Cependant, estime-t-elle, il va rapidement évoluer. « Dès la première année – puis au fur et à mesure où je vais acquérir de l’ancienneté. Au cours de ma troisième année d’exercice, mon salaire devrait par exemple atteindre environ 1 800 euros nets. Dans la fonction publique, il faut donc être patient pour bien vivre de son travail. »
- La rémunération des enseignantgs : https://www.education.gouv.fr/la-remuneration-des-enseignants-7565
Professeurs sous-payés : la réalité d’Emma, jeune enseignante en 2025
Emma, professeure des écoles, commence sa carrière avec un salaire qui ferait rougir un stagiaire en entreprise. Une promesse d’avenir qui ne tient pas la route.
En septembre 2025, Emma, fraîchement diplômée d’un master de biologie, fait son entrée dans le monde de l’éducation. Elle a réussi le concours de professeur des écoles du premier coup, un exploit qui devrait être célébré. Pourtant, alors qu’elle s’apprête à façonner l’esprit des jeunes générations, son salaire de 1 615 euros nets par mois lui rappelle que l’éducation n’est pas une priorité pour nos dirigeants. Mais après tout, qui a besoin d’un bon salaire quand on a la vocation ?
Ce qui se passe réellement
Emma est affectée dans une petite école primaire de Charente-Maritime, où elle enseigne à une classe CP-CE1 de 21 élèves. Elle travaille quatre jours par semaine, de 8 h 30 à 16 h 30, mais elle ne se contente pas de ces horaires. Elle consacre deux à trois heures par jour à la préparation de ses cours et à la correction des devoirs. Pendant les vacances, elle ne déconnecte pas vraiment, travaillant environ une heure par jour. Un vrai rêve, n’est-ce pas ?

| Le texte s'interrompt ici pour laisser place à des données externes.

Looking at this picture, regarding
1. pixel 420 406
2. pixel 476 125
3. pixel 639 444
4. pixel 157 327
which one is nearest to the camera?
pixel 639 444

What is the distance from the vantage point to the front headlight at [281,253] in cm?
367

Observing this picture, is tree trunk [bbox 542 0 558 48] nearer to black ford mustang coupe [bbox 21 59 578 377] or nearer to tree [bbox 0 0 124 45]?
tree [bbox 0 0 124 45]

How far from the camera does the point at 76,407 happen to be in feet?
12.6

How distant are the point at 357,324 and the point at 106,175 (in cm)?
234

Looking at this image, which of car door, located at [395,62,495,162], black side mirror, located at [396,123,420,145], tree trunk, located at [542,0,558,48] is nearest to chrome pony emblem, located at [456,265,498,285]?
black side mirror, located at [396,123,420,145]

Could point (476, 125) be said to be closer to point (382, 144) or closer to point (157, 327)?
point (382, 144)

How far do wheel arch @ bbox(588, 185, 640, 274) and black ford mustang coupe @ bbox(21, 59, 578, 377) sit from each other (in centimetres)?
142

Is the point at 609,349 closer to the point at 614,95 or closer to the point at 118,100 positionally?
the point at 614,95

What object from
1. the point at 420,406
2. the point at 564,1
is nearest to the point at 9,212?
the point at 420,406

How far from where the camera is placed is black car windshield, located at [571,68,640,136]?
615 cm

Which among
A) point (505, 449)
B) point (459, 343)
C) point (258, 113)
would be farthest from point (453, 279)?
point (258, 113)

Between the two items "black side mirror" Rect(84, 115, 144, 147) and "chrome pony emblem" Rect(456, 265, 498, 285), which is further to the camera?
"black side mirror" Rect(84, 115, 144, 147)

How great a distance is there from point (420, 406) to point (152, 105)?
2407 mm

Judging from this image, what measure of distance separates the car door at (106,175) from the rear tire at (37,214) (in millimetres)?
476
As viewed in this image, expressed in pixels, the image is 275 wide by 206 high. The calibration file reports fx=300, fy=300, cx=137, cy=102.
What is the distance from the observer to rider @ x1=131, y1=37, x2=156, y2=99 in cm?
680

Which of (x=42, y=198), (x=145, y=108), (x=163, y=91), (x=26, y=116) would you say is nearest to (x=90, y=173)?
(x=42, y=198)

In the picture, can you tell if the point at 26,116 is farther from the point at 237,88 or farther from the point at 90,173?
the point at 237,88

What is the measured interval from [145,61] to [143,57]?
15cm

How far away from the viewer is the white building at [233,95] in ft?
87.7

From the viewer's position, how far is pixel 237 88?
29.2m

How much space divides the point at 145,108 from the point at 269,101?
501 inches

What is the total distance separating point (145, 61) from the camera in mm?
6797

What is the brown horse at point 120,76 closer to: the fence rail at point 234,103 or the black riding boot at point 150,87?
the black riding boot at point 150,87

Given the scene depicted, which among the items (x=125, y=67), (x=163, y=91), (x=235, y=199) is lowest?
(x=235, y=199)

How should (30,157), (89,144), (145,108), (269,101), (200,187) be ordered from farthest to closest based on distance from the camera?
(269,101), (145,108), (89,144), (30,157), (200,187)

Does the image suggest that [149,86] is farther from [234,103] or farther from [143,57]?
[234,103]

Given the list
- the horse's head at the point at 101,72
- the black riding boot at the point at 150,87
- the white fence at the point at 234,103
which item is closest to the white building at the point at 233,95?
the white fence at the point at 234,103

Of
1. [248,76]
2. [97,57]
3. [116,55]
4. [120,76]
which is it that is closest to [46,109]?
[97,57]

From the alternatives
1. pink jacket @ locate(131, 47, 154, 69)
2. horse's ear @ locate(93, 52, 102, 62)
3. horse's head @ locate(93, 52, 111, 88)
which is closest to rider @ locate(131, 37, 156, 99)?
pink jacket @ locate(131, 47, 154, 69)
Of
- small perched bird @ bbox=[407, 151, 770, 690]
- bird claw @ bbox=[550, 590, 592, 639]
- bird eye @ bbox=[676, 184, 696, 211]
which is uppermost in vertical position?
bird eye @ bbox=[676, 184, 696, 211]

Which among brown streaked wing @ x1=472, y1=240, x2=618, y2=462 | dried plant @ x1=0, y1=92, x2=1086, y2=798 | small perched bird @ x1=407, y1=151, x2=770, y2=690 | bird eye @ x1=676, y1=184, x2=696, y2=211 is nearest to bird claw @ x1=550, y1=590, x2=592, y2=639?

« C’est un salaire très bas au regard du niveau de diplôme et de l’investissement personnel que ça suppose, » déclare-t-elle.
Pourquoi cela dérange
Il est fascinant de constater que, dans un pays qui se vante de son système éducatif, les enseignants doivent jongler entre leur passion et un salaire qui frôle l’indécence. Alors que les promesses politiques fleurissent comme des fleurs au printemps, la réalité est tout autre. Les enseignants sont souvent laissés pour compte, et ce, malgré leur rôle crucial dans la société.

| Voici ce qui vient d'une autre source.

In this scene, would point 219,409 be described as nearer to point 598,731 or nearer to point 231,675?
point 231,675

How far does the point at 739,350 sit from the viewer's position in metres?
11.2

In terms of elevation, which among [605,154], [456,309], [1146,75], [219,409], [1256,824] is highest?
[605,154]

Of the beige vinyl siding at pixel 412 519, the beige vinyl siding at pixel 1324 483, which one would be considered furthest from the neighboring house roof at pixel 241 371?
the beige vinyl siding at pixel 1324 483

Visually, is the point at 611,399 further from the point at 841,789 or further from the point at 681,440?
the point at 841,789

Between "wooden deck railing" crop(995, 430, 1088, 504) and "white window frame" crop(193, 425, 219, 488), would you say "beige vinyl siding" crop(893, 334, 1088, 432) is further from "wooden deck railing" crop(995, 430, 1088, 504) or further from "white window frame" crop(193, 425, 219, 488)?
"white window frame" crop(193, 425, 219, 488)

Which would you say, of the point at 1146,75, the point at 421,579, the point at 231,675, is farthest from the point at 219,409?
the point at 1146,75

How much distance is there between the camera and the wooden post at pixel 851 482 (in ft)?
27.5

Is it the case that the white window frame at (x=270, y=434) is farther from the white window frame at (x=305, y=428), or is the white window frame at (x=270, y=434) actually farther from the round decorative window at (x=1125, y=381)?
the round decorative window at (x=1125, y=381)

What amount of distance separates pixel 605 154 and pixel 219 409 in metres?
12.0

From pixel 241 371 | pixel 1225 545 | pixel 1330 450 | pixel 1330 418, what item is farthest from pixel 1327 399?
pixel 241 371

Ce que cela implique concrètement
Emma, comme de nombreux enseignants, doit composer avec un budget serré. Elle ne touche ni indemnité de résidence ni supplément familial. En fin de compte, elle doit faire preuve de patience pour espérer voir son salaire évoluer au fil des années, atteignant environ 1 800 euros nets au bout de trois ans. Une belle promesse, n’est-ce pas ?
Lecture satirique
Les discours politiques sur l’éducation sont souvent déconnectés de la réalité. Les promesses de revalorisation des salaires des enseignants se heurtent à une réalité bien plus sombre. Pendant ce temps, les gouvernements continuent de déverser des fonds dans des projets douteux, laissant les enseignants se débrouiller avec des miettes. Ironiquement, ces mêmes gouvernants se présentent comme les champions de l’éducation.
Effet miroir international
Si l’on regarde au-delà de nos frontières, on constate que les dérives autoritaires et les politiques ultraconservatrices, comme celles observées aux États-Unis ou en Russie, partagent un point commun : la dévalorisation de l’éducation et des enseignants. Dans ces pays, les enseignants sont souvent sous-payés et sous-estimés, tout en étant censés être les piliers d’une société en pleine mutation. Un parallèle troublant, n’est-ce pas ?
À quoi s’attendre
Si les tendances actuelles se poursuivent, il est probable qu’Emma et ses collègues continueront à se battre pour des conditions de travail décentes et un salaire juste. Les promesses politiques risquent de rester lettre morte, laissant les enseignants dans l’incertitude.